>> BEGIN Reading passage
Bruce Douglas: And you can get and they have a let's just say they even have a decent website. And many don't by the way, but let's pretend they do. You can get up to a certain level and almost do it organically relatively not cost free, but not even costing all that much. So you can get, I'll make a number of it, you can get up to your 500 or 1000 students, right? You got to that level. And you did it maybe without outside help, you go, "Wow, maybe this isn't so hard." But I think the next part is the hard part. Okay, you got the easy wins. How do you keep growing? And you want to, you say your master plan says it's going to grow 20% every year for the next 10 years. Really? I don't - that's where the hard part comes.

And by the way, some schools do bring the talent in-house. I'm not going to sit here and go, it's impossible to do in-house. It is possible. I'm not - it's very hard to do it right. It's really, it's really hard, but it's not impossible. I'm not going to sit here and say it's not possible, but it's really hard. And I say most schools underestimate what it will take. Also, also they don't - I think everybody wants to achieve some level of scale. And what I find in input with a lot of nonprofit schools that I talk to is the definition of scale is very different. Like, you know, when I think scale, I think the University of Phoenix back in the day, that was scale. Like, how do you create scale? Well, you have to have the right partners to do it or else it doesn't work. You don't ever achieve the right scale, the right level of scale. So yeah, if you want to grow 5% a year or 7% a year, you might be able to do it. But that's not scale. That's not really going through great population growth. 

Joe Sallustio: And if these schools that - I talked about it with some of the guests yesterday. How do you just figure out all of a sudden you have a $230 million deficit? How do you how do you just notice that you've got $40 million in the hole? There's a lot of detail missing. And the only way to get out of it is to invest in revenue generating activities, which is marketing.

Bruce Douglas: Exactly. And that just - it's a hard sell, especially you have a lot of kind of academics who are not a fan - that marketing is kind of a curse word. Marketing is not a curse word, but somehow it's become this terrible thing. We, you know, we're great. We should, it should just sell itself. That's build it and they'll come. 

Joe Sallustio: That's right. 

Bruce Douglas: But it's a nice theory. It just doesn't meet reality and reality needs expertise. So whether that's expertise in building and maintaining a website, whether it's expertise in paid search or paid social or awareness media with TV and radio and billboards or the like, the expertise, there are people that have done this for a living. And so again, maybe hire in-house, but more likely that expertise lives in an outside agency or entity. It could be consultants. It could be an independent firm. It could be a big firm. It could be a small firm. I'm not going to say we're the only people doing it, but there's, I think, ultimately to get that scale you mentioned, you're going to have to go outside.

Joe Sallustio: That is correct. Even Darth Vader agrees with you. As we transition here to talk about Insights EDU, we're on day two. There's a lot of energy in the air. There's a lot of learning happening. Has this conference so far met your expectations?

Bruce Douglas: For sure. For sure. There's like a - there's a buzz. There's a hum. And that's where you kind of feel it. And I think if I feel it by looking around and seeing what percentage of the room is on their laptops or phone during the speakers. Now, let's face it, it is the year it is. And there's going to be a certain number that are always on their phones and laptops, but I find that the vast majority are paying attention. And that to me is the sign of engagement.
>> END Reading passage
>> BEGIN Extracted entries
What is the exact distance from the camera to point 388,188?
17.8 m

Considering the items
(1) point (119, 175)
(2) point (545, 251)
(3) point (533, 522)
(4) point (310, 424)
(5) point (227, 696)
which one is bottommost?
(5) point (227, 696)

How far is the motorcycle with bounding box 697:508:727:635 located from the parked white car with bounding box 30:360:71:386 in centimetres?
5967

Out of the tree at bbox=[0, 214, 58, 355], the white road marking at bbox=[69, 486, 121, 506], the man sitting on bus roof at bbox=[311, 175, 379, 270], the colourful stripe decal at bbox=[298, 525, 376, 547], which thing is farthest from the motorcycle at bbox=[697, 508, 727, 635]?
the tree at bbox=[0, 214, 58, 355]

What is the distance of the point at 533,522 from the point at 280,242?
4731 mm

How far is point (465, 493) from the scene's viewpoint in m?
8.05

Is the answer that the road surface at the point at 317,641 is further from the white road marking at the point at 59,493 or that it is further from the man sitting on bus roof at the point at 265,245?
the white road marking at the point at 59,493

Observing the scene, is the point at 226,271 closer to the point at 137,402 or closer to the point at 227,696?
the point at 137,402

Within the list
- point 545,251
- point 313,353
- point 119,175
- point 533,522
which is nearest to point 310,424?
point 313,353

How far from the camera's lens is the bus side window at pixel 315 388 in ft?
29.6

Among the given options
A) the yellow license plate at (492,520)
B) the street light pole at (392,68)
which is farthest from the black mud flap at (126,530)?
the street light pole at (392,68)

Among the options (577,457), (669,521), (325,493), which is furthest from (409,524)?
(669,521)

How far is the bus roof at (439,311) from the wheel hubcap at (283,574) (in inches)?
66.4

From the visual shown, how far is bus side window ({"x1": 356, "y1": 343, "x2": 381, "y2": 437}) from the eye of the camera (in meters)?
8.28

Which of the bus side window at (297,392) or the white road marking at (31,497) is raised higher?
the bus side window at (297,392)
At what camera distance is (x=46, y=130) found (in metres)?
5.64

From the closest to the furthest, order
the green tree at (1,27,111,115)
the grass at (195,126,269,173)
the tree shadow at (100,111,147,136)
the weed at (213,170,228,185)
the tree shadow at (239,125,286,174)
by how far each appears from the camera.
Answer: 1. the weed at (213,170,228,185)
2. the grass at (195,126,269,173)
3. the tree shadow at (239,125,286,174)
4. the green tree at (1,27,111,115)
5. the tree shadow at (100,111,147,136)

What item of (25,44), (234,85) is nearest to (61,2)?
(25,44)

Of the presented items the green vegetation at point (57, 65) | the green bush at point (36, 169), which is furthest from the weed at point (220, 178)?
>> END Extracted entries
## Written tasks
A) In the marketing interview, what does Bruce Douglas name as his example of real scale?
B) Write the next part of the marketing interview, picking up after its final sentence.
The records were drawn from a separate source.

## Expected responses
A) The University of Phoenix back in the day.

B)
Joe Sallustio: It really is. You make a good point. I mean, Elizabeth, we're all multitasking. We think we're multitasking. The reality is you're on your phone and your head's down. You're not really listening. You say you're listening, but you're not. As we record this episode, of course, Elvin Kratzer, to my right, is on his laptop, so he must not be listening. No, he's listening. He's producing episodes. Bruce, yesterday we recorded 13 episodes of the EdUp Experience podcast with amazing guests from your team, from higher ed institutions. There was an excitement in the air. One of the things that keeps coming up is of course the report that you put out every year. One of the biggest takeaways was that the comparison set of institutions that an online student is selecting from has gone from like six to three or seven to three. So you better be really good at marketing and enrollment marketing to get the student to be so that you're in the conversation. And then you better have really good people in enrollment management as the differentiator. This is a huge finding in this report that online students are only selecting from a couple of schools.

Bruce Douglas: Yeah, the industry really invented by the for-profits at speed to lead word. Again, another kind of insider terminology sort of thing. But if a consumer is only going to be looking at three schools to win that race, you've got to get to them quickly and you got to treat them like gold. And you're right. So right. You can spend as many - you could be the greatest marketer in the world. You can bring all these people to a landing page. It could actually fill out their name. I am interested. I call them hand raisers. Okay, prospects are hand raisers. But that is not a student. That's just someone who said I might be interested in going to your school. Maybe if you don't have an awesome enrollment management organization, then you're just dead. In fact, you just wasted every marketing dollar you spent. I don't care if you spent half a million or 5 million or 50 million. You wasted every dollar if you're not going to treat them like gold, get to them really quickly. And by the way, these days, talk to them and engage with them the way they want to be engaged with.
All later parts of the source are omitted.